◆ WHAT YOU ARE ASKED TO DO: Scan the records for the string "latency", then copy each line that has it.

◆ RAW DATA:
^^^^^^^^
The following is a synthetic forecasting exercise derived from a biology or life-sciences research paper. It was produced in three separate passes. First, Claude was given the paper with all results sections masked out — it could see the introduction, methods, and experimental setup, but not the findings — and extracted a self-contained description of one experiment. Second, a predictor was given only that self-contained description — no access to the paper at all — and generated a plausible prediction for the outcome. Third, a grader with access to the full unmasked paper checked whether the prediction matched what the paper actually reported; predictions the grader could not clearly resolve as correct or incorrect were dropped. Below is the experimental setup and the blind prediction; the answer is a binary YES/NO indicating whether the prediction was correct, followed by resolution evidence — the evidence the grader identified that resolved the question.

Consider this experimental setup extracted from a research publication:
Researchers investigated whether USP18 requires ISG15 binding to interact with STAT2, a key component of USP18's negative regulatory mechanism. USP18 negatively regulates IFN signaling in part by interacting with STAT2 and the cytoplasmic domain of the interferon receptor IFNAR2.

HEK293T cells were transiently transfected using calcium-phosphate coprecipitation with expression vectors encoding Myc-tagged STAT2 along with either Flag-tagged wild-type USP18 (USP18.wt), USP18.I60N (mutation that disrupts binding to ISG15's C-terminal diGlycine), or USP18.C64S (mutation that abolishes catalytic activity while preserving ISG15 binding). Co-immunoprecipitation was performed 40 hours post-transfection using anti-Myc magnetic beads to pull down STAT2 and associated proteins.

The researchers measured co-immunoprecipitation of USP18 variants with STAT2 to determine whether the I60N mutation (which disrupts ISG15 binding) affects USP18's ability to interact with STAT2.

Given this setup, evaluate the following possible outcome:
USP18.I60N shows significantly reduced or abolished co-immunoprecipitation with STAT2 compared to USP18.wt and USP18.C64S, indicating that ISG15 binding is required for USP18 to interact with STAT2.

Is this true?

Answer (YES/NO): NO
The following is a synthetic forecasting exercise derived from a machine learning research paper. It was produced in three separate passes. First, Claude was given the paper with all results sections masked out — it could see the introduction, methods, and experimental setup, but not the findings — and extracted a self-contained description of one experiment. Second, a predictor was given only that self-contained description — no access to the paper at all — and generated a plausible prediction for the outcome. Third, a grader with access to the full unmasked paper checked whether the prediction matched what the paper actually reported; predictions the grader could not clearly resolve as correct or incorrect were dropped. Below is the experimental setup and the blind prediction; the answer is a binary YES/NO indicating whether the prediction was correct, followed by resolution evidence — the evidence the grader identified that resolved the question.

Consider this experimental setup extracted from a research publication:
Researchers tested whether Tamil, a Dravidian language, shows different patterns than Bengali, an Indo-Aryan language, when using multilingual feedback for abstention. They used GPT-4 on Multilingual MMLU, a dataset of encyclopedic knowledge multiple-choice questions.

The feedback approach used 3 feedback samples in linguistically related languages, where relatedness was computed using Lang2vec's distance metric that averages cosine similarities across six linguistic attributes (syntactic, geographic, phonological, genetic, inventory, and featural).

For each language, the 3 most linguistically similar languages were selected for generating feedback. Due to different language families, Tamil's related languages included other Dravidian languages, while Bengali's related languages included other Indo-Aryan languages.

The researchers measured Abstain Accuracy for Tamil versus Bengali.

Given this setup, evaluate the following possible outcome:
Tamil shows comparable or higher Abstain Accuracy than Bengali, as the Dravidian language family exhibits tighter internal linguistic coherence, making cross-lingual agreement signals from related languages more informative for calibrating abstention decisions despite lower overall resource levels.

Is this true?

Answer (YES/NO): NO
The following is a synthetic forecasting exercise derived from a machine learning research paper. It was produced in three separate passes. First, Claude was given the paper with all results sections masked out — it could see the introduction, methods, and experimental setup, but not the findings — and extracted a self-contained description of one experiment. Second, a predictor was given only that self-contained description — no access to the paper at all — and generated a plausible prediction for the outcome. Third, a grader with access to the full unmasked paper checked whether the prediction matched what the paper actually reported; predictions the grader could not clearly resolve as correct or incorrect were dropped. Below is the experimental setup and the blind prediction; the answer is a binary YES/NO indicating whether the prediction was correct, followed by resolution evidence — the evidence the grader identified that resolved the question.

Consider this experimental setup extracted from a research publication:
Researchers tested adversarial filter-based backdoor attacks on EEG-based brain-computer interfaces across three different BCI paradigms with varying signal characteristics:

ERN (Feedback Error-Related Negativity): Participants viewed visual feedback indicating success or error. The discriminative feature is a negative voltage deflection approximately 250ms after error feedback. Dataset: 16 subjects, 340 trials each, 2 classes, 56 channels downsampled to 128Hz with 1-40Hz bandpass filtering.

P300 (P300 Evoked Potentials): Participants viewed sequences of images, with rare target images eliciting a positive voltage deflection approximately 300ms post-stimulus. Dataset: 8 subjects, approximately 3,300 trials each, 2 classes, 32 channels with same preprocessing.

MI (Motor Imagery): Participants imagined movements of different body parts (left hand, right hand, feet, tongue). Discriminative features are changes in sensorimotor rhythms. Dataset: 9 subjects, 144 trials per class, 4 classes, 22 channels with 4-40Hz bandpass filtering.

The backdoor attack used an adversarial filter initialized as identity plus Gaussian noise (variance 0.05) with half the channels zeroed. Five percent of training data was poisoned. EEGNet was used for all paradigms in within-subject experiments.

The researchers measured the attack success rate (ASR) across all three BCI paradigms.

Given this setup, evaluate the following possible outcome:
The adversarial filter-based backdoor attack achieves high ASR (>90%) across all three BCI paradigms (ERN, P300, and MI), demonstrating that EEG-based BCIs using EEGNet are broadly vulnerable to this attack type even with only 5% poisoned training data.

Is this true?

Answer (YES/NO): NO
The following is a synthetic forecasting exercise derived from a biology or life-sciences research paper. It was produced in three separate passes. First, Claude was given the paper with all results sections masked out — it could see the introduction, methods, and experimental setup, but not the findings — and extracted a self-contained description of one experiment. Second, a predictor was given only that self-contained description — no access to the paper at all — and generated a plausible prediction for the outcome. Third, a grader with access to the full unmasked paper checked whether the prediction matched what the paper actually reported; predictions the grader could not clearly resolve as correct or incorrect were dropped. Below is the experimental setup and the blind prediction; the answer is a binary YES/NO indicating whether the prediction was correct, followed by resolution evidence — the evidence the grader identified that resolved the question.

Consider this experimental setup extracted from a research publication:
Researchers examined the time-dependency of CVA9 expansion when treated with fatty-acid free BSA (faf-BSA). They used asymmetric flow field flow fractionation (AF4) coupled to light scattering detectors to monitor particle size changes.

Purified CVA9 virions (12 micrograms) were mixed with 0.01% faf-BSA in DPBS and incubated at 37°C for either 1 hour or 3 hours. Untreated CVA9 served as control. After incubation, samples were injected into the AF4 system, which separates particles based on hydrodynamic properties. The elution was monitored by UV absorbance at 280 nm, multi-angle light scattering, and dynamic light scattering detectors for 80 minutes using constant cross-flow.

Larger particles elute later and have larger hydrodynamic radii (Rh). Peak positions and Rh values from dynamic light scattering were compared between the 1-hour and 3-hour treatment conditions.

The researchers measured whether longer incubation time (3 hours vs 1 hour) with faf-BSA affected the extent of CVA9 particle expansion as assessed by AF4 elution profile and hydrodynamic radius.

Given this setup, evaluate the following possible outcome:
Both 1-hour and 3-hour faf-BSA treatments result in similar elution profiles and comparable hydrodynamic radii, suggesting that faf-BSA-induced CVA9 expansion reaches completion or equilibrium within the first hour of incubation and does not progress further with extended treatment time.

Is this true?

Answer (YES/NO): YES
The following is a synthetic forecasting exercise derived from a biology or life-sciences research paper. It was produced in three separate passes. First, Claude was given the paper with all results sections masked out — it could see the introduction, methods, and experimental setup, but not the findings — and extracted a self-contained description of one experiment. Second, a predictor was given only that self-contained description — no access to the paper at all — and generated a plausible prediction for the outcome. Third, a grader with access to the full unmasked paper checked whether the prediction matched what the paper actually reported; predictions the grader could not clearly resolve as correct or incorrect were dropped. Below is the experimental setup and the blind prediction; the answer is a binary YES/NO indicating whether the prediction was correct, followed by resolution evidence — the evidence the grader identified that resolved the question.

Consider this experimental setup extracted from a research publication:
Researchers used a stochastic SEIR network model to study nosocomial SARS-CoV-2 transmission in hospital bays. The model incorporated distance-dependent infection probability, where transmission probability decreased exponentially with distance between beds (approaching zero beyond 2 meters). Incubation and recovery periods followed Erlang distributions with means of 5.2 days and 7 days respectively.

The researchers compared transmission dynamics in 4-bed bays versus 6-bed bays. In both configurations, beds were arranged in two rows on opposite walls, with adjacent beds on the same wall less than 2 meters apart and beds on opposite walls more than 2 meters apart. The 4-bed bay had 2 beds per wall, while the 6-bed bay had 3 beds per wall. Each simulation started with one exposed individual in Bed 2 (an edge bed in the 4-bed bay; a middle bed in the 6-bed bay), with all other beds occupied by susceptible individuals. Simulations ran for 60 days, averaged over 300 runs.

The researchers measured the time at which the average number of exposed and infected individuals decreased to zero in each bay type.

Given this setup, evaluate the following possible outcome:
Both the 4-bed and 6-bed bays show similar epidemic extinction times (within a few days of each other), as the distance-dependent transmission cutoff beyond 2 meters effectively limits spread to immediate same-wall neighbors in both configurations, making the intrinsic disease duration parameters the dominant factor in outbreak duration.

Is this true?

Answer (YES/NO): NO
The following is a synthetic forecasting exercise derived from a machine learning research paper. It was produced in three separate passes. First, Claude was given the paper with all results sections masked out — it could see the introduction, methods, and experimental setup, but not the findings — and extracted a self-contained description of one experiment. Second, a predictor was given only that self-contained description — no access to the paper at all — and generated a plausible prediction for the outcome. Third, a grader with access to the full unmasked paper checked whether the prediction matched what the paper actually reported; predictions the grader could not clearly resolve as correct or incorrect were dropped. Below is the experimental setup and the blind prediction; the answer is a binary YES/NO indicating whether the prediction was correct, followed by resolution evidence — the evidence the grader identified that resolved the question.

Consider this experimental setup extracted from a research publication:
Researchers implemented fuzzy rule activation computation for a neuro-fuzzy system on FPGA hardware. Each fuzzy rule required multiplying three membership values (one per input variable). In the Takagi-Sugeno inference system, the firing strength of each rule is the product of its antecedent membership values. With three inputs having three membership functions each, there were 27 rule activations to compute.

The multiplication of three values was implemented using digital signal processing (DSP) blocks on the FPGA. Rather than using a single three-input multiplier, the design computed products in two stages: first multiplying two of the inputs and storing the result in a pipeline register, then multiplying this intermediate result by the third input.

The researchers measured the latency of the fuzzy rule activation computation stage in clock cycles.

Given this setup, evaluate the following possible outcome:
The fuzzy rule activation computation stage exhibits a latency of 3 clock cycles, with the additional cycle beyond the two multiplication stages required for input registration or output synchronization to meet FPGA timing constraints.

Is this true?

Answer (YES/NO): NO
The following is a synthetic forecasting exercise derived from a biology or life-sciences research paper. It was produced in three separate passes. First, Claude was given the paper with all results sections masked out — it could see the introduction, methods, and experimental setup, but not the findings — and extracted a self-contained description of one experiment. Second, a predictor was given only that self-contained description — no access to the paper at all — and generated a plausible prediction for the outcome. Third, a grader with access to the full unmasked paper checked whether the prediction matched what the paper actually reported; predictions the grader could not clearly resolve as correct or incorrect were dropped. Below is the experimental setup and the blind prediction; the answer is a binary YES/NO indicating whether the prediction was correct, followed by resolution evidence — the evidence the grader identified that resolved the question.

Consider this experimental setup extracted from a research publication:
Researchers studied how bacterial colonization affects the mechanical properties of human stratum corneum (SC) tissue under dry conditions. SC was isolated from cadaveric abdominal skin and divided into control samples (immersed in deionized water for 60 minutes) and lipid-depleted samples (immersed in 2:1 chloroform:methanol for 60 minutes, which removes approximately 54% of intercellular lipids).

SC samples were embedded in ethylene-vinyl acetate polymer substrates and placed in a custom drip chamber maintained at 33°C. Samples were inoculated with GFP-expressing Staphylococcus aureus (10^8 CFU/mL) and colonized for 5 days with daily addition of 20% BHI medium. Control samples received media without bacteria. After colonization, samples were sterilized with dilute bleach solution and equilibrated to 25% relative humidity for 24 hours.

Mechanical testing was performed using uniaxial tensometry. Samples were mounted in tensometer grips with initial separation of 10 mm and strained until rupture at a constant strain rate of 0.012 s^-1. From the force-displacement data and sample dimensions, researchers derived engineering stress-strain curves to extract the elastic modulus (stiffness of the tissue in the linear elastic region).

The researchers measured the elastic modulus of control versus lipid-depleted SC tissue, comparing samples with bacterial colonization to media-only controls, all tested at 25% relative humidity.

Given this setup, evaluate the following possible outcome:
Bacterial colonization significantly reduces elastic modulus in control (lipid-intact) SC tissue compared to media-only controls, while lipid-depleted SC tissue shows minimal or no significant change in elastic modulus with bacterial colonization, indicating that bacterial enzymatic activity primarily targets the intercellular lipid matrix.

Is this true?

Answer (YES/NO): NO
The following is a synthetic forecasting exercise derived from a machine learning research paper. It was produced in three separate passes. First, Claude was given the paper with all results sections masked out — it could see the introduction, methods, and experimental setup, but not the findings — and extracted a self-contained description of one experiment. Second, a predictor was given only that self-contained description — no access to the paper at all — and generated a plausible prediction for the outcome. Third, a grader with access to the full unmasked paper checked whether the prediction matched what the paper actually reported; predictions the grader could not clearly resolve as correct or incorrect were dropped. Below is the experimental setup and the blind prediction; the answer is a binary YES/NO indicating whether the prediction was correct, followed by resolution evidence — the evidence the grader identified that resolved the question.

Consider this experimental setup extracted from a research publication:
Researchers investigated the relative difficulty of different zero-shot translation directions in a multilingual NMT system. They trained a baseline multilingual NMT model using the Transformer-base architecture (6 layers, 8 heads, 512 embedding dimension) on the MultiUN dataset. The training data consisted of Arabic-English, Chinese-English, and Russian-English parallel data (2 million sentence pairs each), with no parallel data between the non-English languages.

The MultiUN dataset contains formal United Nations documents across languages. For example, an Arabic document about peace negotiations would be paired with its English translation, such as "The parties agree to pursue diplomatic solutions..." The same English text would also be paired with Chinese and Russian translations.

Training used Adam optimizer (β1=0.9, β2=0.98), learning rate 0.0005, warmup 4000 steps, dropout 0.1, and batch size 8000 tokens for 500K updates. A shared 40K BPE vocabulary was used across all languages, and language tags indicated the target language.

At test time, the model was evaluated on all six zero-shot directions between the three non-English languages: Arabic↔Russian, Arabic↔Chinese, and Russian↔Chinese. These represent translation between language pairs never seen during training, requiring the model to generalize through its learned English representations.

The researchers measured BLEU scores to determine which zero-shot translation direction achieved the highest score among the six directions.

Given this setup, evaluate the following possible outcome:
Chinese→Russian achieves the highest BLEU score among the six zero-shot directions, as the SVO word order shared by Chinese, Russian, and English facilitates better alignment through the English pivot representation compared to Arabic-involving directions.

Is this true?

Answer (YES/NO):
^^^^^^^^
◆ OUTPUT OF THE TASK:
The researchers measured the latency of the fuzzy rule activation computation stage in clock cycles.
The fuzzy rule activation computation stage exhibits a latency of 3 clock cycles, with the additional cycle beyond the two multiplication stages required for input registration or output synchronization to meet FPGA timing constraints.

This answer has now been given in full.